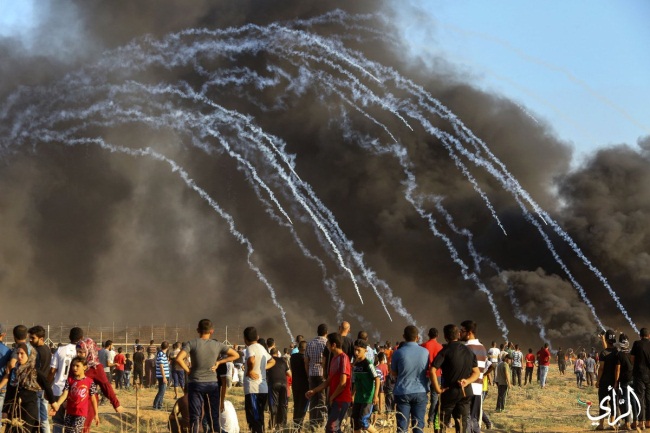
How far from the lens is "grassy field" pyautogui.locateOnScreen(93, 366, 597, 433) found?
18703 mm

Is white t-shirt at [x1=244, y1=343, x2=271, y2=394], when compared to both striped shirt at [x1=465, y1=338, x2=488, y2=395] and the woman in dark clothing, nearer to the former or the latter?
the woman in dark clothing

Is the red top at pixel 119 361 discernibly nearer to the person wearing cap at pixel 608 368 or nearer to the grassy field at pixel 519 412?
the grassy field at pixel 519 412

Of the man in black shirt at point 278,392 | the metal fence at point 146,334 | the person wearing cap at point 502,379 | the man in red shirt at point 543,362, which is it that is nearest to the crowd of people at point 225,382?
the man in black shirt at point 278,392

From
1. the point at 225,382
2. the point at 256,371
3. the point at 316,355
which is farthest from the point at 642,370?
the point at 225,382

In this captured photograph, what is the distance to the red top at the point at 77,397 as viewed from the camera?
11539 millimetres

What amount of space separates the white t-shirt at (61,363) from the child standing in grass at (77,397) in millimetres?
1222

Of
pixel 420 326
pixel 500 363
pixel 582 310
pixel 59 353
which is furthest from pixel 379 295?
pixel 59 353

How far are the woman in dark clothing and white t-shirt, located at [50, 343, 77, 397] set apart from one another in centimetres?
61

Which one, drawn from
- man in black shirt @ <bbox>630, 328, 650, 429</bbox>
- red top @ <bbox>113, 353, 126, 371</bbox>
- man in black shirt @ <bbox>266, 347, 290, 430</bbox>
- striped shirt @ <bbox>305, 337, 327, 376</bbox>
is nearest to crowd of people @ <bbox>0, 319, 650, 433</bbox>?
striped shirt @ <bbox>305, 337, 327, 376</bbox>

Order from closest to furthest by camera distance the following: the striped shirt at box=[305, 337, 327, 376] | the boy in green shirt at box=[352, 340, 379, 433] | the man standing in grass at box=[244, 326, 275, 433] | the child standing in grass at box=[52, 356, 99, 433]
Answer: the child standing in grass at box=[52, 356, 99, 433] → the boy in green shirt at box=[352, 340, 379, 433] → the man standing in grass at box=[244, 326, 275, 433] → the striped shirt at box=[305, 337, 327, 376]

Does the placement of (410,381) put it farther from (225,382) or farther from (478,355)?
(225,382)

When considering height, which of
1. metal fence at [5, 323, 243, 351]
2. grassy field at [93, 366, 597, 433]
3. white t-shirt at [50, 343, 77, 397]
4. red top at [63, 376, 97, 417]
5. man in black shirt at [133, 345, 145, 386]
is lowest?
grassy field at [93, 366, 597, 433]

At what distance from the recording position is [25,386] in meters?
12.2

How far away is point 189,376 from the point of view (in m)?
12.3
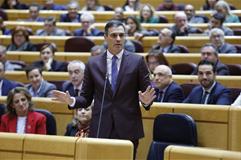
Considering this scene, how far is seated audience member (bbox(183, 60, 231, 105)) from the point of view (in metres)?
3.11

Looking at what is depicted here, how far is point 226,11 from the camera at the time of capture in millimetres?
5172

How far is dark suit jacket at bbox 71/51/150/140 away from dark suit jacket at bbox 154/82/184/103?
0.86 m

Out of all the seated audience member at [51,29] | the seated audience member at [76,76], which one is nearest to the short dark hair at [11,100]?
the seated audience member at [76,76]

######

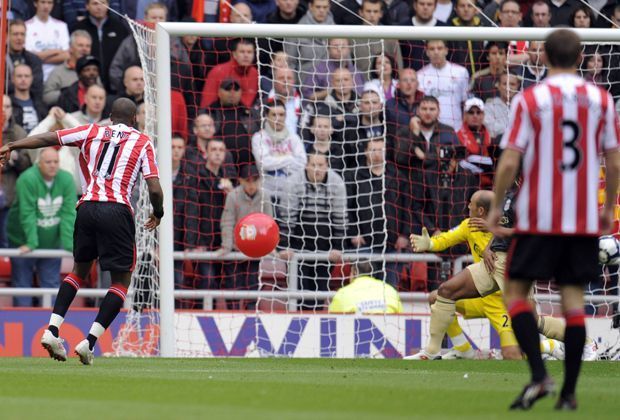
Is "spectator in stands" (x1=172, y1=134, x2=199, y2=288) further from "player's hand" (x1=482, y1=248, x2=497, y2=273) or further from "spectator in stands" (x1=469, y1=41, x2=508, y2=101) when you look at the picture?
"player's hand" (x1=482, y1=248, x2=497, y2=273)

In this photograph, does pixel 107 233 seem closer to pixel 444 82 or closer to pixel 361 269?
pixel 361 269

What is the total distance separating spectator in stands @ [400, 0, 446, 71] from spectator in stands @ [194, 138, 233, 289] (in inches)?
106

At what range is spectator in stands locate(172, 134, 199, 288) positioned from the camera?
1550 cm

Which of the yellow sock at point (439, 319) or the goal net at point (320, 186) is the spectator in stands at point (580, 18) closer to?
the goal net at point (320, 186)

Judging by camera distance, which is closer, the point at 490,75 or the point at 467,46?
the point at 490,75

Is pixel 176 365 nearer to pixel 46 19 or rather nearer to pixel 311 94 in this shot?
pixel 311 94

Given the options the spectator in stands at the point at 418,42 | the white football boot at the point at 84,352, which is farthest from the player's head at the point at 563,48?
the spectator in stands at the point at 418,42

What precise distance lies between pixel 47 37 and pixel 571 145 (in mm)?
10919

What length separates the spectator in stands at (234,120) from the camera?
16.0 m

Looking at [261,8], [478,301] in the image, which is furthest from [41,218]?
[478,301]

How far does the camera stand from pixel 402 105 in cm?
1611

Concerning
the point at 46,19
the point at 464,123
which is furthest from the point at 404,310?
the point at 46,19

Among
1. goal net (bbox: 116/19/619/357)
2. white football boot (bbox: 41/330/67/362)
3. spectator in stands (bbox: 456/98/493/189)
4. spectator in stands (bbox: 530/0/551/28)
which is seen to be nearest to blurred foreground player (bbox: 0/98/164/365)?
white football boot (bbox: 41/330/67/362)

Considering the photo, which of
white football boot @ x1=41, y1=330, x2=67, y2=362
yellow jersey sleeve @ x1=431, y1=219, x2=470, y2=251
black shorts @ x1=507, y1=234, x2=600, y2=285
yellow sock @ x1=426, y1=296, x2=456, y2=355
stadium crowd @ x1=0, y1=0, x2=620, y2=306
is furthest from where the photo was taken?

######

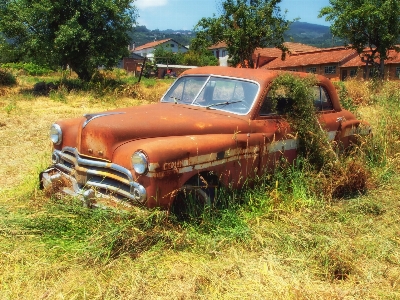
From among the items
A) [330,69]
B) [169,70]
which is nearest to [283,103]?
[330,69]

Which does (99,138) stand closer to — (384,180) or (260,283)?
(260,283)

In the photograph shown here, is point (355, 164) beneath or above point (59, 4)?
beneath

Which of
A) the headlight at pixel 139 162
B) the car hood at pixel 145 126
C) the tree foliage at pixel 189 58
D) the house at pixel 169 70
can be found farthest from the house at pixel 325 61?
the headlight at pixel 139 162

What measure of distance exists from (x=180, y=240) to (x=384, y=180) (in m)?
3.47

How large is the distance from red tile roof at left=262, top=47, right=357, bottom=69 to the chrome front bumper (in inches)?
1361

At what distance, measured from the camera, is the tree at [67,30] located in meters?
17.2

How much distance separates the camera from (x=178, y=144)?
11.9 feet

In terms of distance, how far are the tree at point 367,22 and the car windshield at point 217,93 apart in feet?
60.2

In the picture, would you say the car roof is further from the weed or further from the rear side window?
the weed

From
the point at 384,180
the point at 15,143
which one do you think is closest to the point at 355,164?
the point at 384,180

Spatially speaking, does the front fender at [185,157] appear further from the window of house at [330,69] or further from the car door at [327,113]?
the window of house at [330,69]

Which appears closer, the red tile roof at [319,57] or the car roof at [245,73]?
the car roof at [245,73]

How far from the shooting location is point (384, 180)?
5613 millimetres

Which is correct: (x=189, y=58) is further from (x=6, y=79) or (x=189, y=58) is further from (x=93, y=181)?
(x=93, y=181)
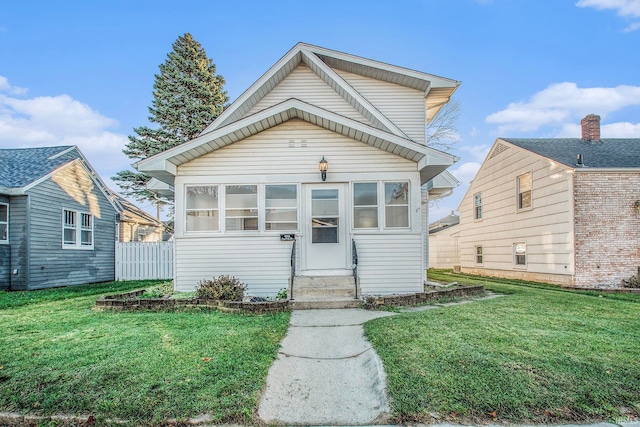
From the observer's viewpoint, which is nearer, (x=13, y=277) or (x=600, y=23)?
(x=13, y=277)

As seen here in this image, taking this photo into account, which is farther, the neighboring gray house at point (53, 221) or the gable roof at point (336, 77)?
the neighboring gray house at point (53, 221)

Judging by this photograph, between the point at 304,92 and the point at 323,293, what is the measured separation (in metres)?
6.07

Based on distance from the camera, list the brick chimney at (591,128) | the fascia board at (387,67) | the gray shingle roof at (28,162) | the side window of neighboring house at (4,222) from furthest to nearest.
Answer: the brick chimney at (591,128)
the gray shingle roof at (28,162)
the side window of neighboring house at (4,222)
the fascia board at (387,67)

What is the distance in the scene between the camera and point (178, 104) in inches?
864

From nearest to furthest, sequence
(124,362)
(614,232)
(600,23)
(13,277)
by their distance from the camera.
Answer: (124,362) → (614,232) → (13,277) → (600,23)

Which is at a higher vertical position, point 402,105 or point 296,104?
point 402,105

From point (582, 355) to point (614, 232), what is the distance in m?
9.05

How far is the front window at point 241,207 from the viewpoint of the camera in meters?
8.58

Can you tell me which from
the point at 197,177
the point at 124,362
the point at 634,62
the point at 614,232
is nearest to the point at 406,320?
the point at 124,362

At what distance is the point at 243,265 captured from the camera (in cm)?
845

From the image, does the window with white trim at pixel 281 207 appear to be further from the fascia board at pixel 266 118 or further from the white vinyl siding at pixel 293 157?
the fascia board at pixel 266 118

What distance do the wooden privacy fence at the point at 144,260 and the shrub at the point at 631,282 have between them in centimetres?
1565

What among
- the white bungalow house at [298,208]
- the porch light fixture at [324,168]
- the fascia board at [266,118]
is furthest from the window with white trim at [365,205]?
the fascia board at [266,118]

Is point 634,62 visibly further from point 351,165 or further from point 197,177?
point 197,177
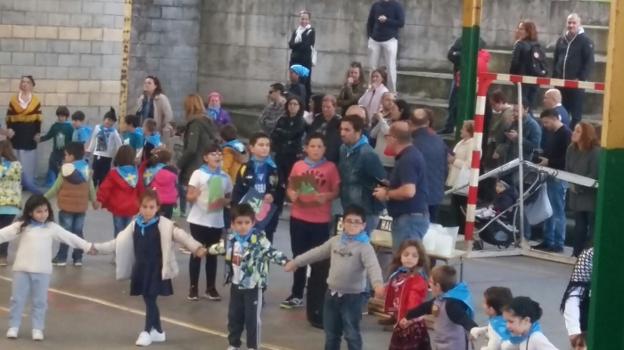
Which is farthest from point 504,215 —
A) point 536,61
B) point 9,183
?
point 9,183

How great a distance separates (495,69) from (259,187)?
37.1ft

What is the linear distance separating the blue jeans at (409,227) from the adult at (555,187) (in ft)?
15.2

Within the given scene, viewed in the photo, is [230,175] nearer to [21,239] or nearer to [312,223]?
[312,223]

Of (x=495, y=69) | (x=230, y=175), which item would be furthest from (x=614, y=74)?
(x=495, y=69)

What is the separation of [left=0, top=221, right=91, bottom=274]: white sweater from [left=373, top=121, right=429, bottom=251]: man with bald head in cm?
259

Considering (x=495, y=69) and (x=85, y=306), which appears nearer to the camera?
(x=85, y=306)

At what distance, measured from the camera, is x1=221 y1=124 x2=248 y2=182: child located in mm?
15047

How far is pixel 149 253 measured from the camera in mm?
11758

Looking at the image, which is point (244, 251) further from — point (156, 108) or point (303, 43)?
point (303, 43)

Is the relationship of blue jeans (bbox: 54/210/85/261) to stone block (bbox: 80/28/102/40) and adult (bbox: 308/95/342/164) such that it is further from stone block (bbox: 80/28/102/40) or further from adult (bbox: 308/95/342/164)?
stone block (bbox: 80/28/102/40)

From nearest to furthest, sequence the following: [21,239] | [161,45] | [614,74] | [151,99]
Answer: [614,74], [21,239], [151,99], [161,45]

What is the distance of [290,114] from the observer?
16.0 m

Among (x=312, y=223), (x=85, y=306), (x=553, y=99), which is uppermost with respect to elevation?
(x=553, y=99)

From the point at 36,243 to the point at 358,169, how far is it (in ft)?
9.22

######

_WHAT TO DO_
Rewrite everything from the line containing "What is the distance in the" down to the line containing "Answer: (124,362) →", changing "camera" to "viewer" and leaving the rest as it stands.

_FINAL RESULT_
What is the distance in the scene between the viewer and point (178, 104) in inches?
864

From nearest to furthest, sequence
(124,362)
(614,232)
(600,23)
(13,277)
by their distance from the viewer.
Answer: (124,362) → (614,232) → (13,277) → (600,23)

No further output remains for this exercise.